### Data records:
#####
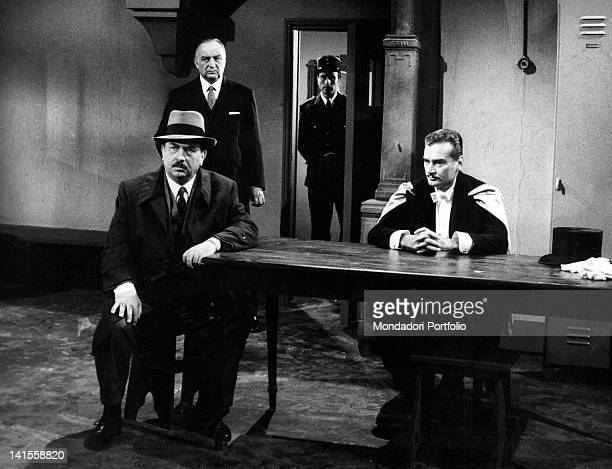 The Italian actors Gino Cervi Francesco Sormano and Franco Volpi playing in the tv serial 'Il commissario Maigret Una vita in gioco' Italy 1965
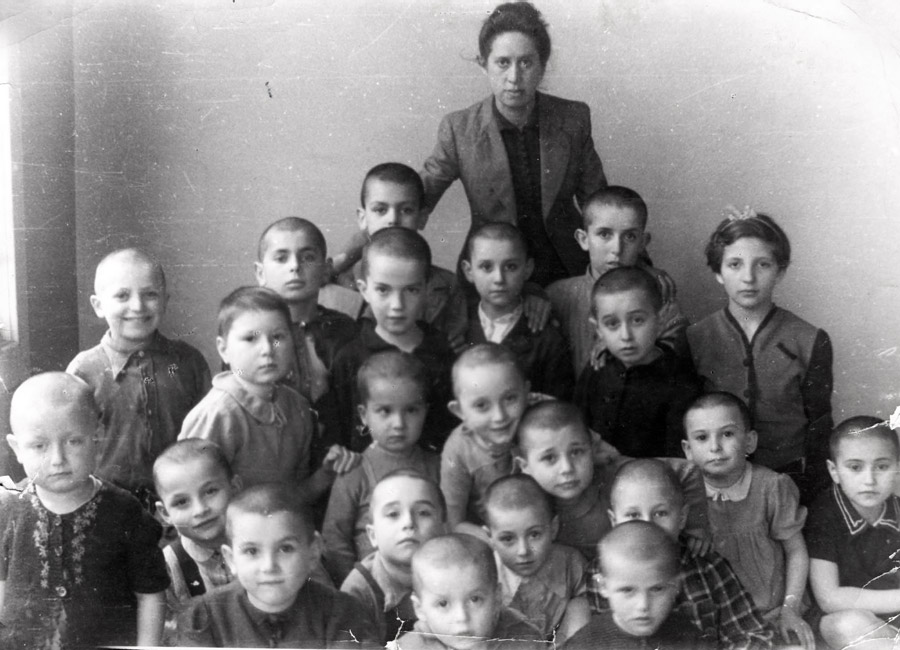 Children in the home shortly after their arrival along with the teacher Franciszka Oliwa. The children's heads were shaved upon arrival in order to rid them of lice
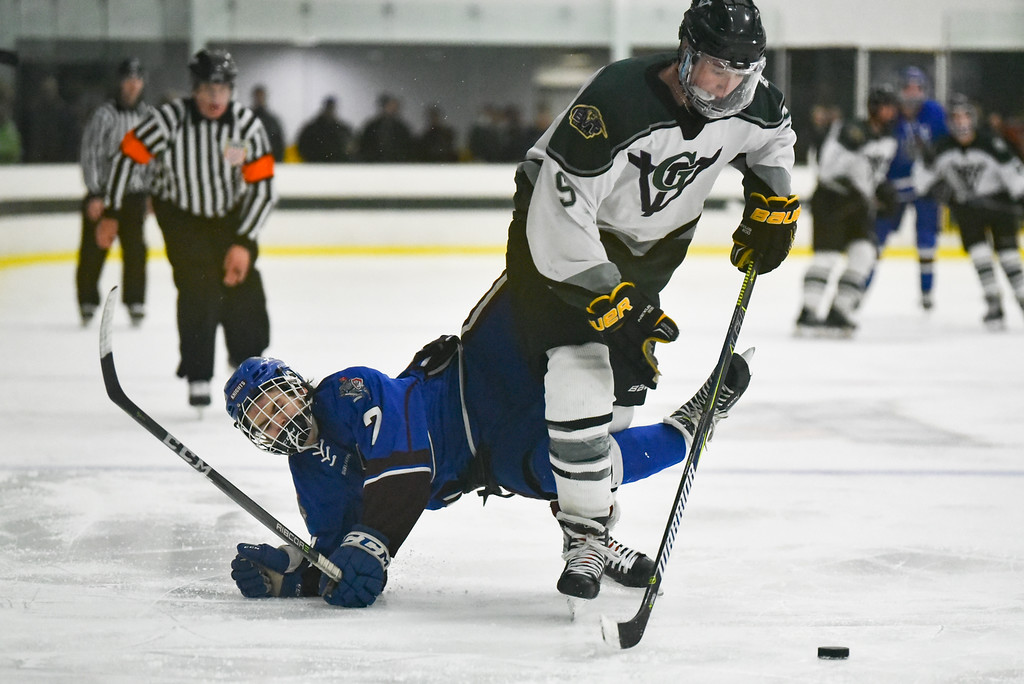 . (03/11/18 FITCHBURG MA)  Lunenburg/Ayer junior Jacob Mauro (left) is knocked off the puck by Grafton junior Tyler Baker in Sunday\'s Div. 3A Central boys hockey final at the Wallace Civic Center in Fitchburg. SENTINEL & ENTERPRISE JEFF PORTER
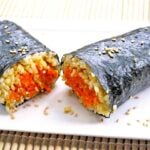 One of these Nori Carrot Wraps sit on a white plate, cut in half so you can see the bright orange carrots inside.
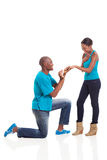 African engagement girlfriend. African men putting engagement ring on his excited girlfriend after she said yes isolated on white Stock Photo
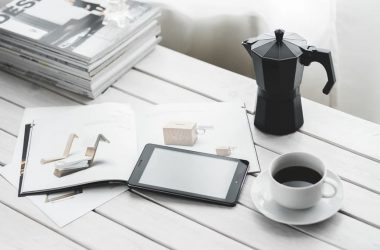 Tablet on a table with expresso coffee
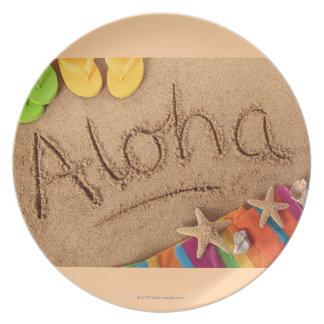 La hawaiana de la palabra escrita en una playa are plato para fiesta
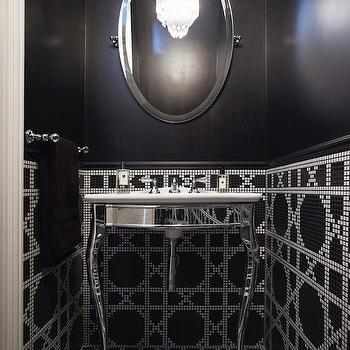 Denai Kulcsar Interiors - bathrooms - black and white tiles, lattice tiles, black and white lattice tiles, black and white powder room, powder room, black and white floor, black and white backsplash, transom window, powder room with transom window, black and white floor tiles, black and white geometric tiles, oval pivot mirror, mirrored washstand,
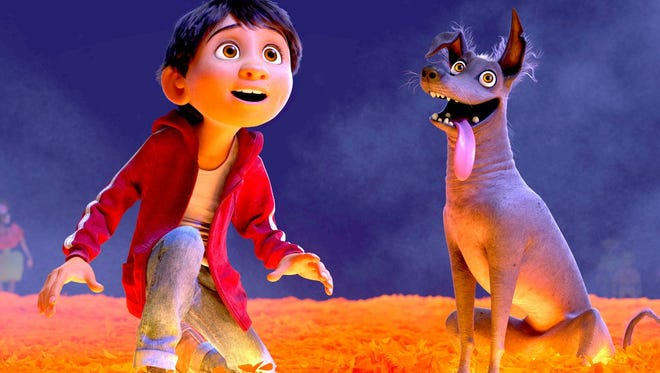 """Miguel (voice of Anthony Gonzalez) and his dog Dante take a trip to The Land of the Dead in animated adventure """"Coco."""""""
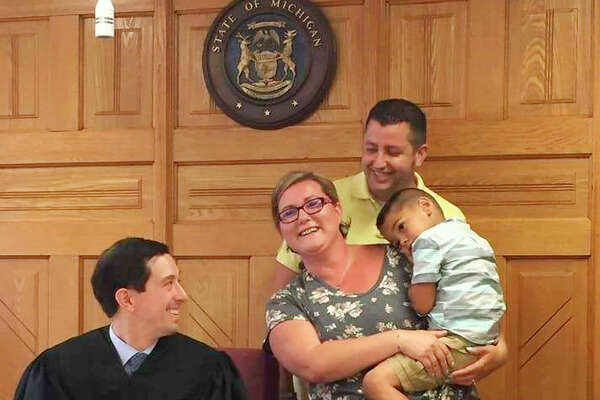 In this file photo, Probate Court Judge Tyler Thompson assists the Dermyer family with their adoption. Thompson said his favorite part of serving as a judge in Mecosta and Osceola counties is helping with adoption cases.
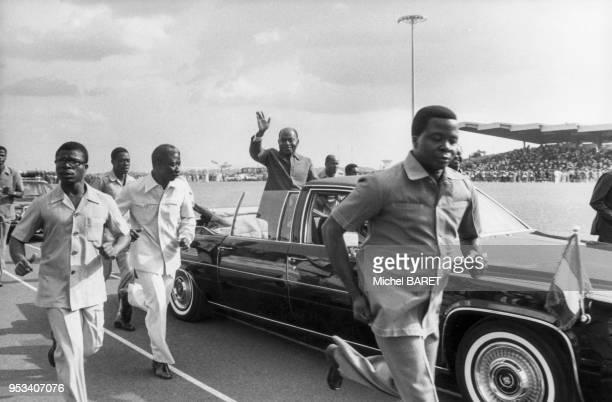 Félix HouphouëtBoigny saluant la foule depuis sa voiture lors des Jeux Universitaires de l'Afrique de l'Ouest à Yamoussoukro Côte dIvoire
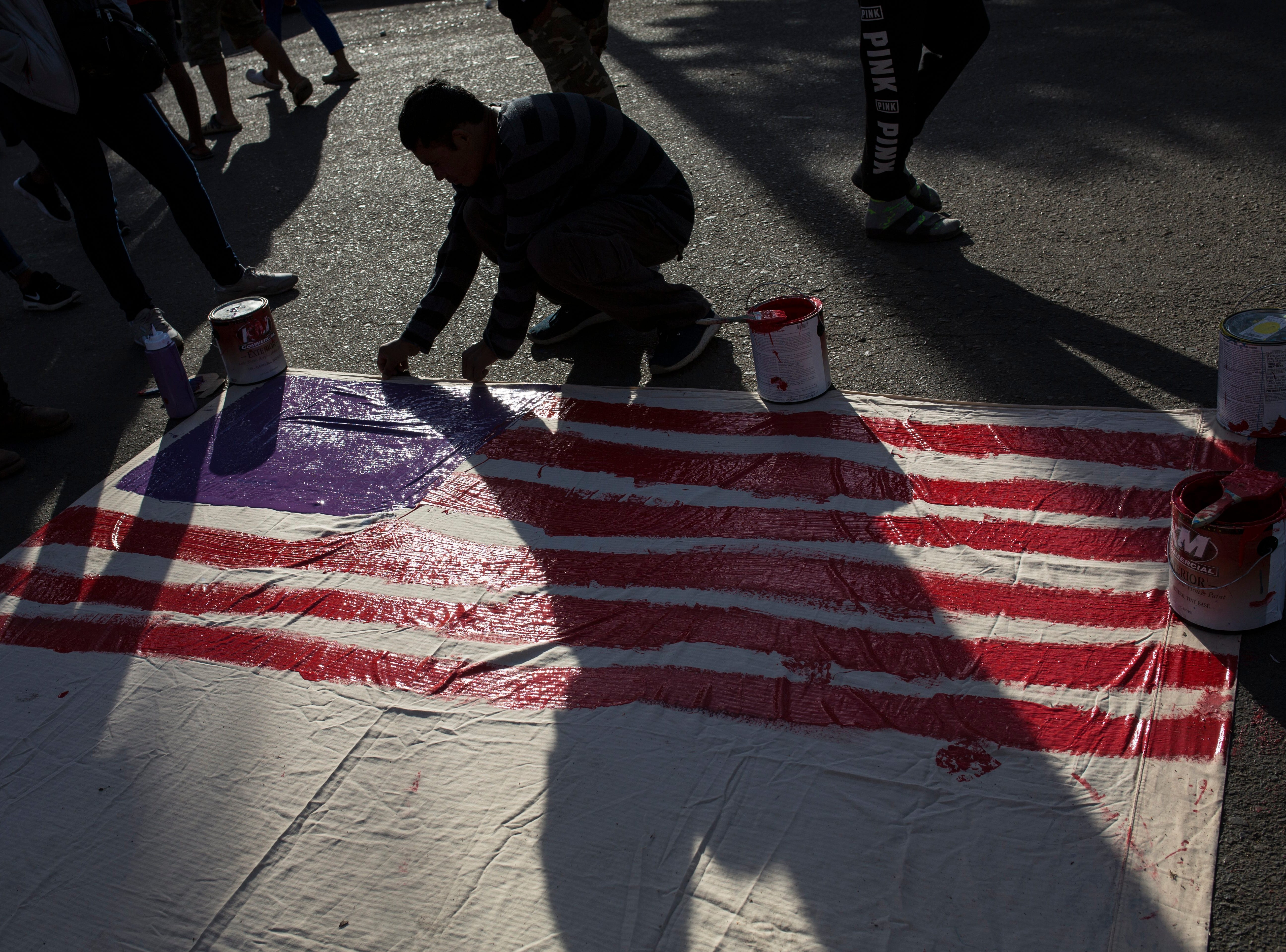 A man paints a sign with the U.S. flag outside a migrant shelter in Tijuana, Mexico, Friday, Nov. 23, 2018.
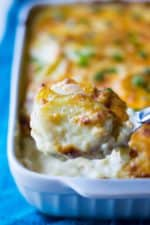 Cheesy Scalloped Potatoes | Cheesy Scalloped Potatoes is the ultimate side dish of perfectly cooked potatoes in a rich sharp cheese sauce and baked crisp in the oven. Irresistible! | Pack Momma | https://www.packmomma.com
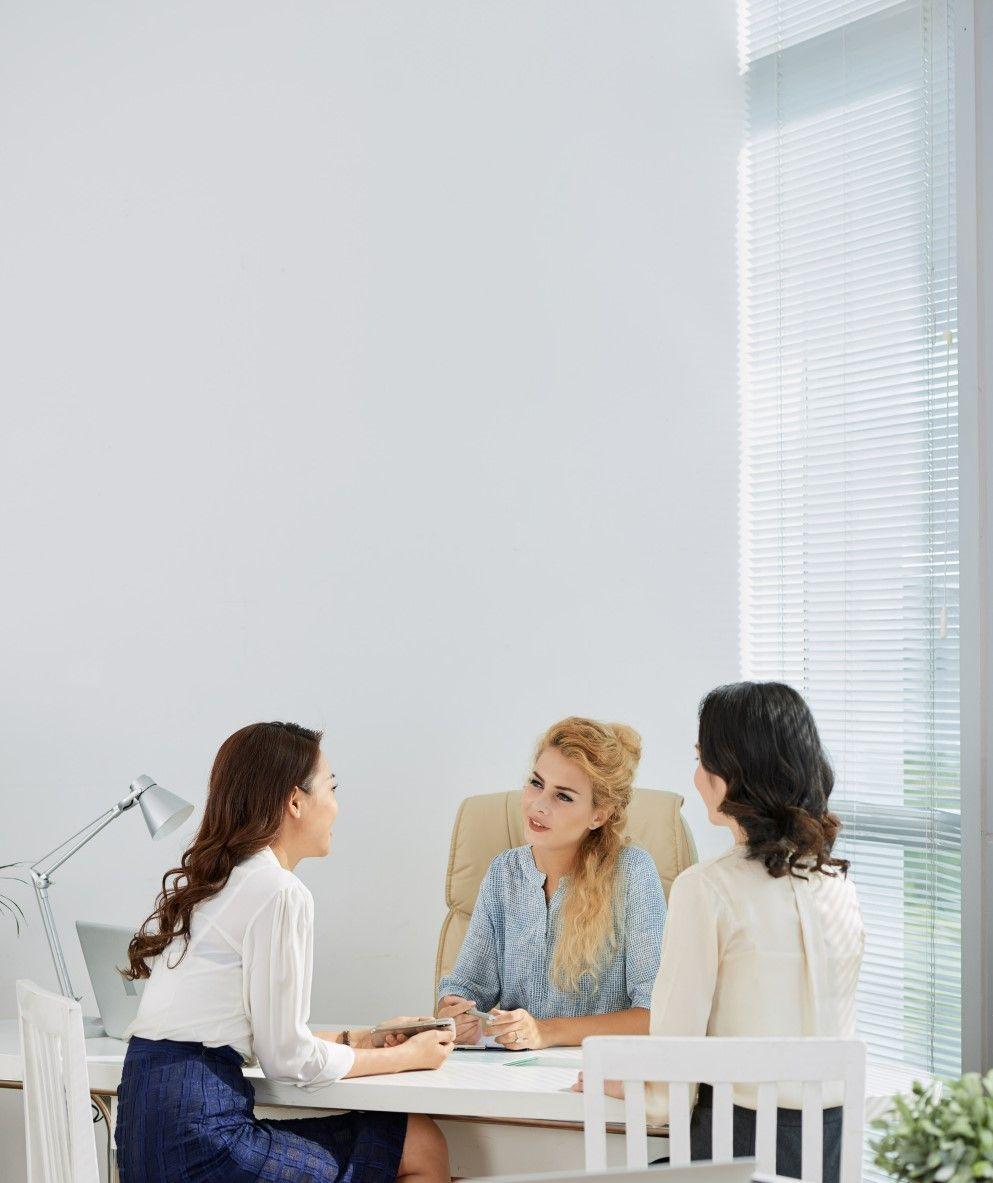 На фото изображён офис в котором за столом три девушки обсуждают развитие компании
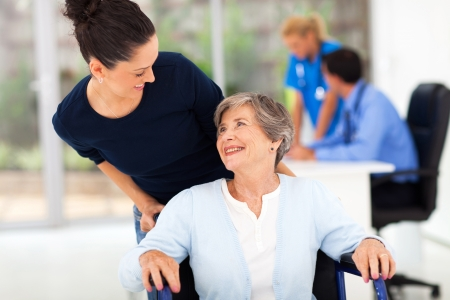 health care worker: loving adult daughter accompanying senior mother to visit doctor Stock Photo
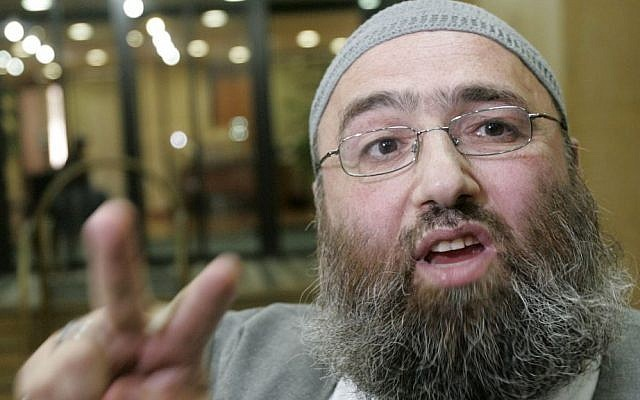 In this Sept. 5, 2005 photo, Muslim cleric Omar Bakri Mohammed gestures while talking to the media, in Beirut, Lebanon. (photo credit: AP Photo/Hussein Malla)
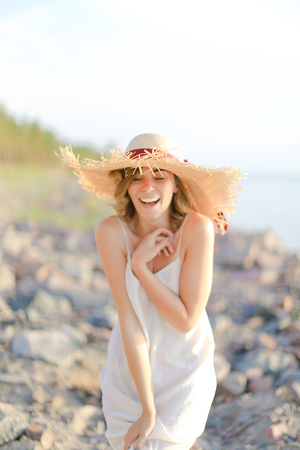 Young smiling woman in hat with red ribbon standing on shingle beach. Concept of summer vacations and resort.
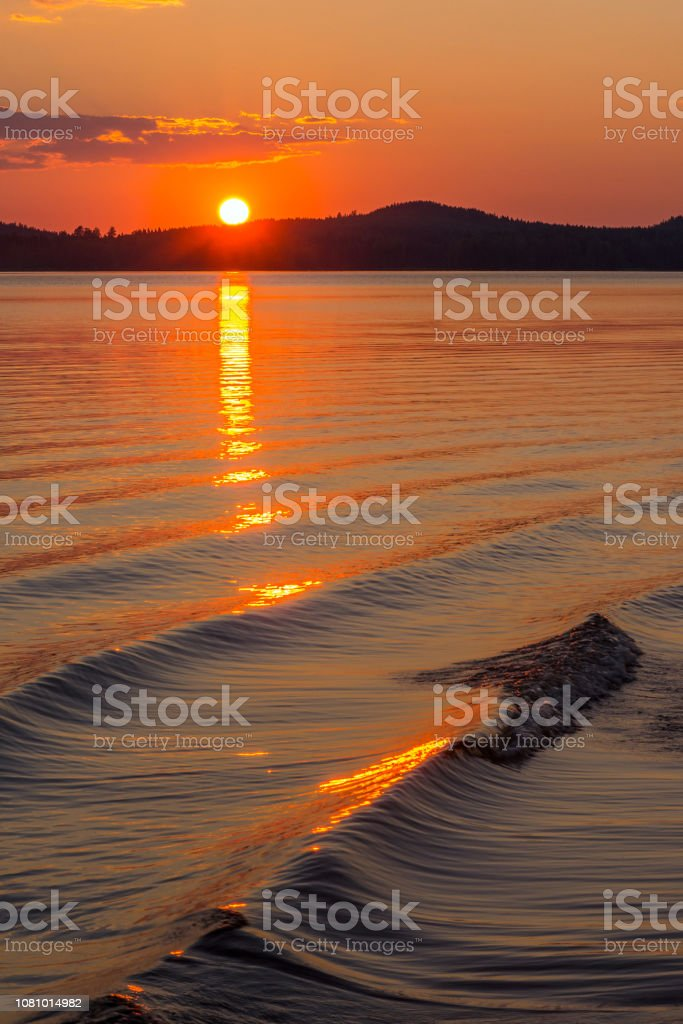 Sunset and wave stock photo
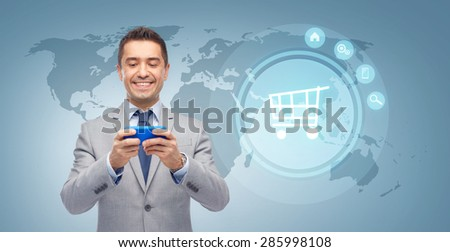 business, people and technology concept - happy businessman texting or reading message on smartphone over blue world map and shopping trolley background - stock photo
#####
### TASK DESCRIPTION:
Output only the lines from the start of the data through the line that holds "Children in the". Keep them exact and leave the pictures out.

### WRITTEN SOLUTION:
 The Italian actors Gino Cervi Francesco Sormano and Franco Volpi playing in the tv serial 'Il commissario Maigret Una vita in gioco' Italy 1965
 Children in the home shortly after their arrival along with the teacher Franciszka Oliwa. The children's heads were shaved upon arrival in order to rid them of lice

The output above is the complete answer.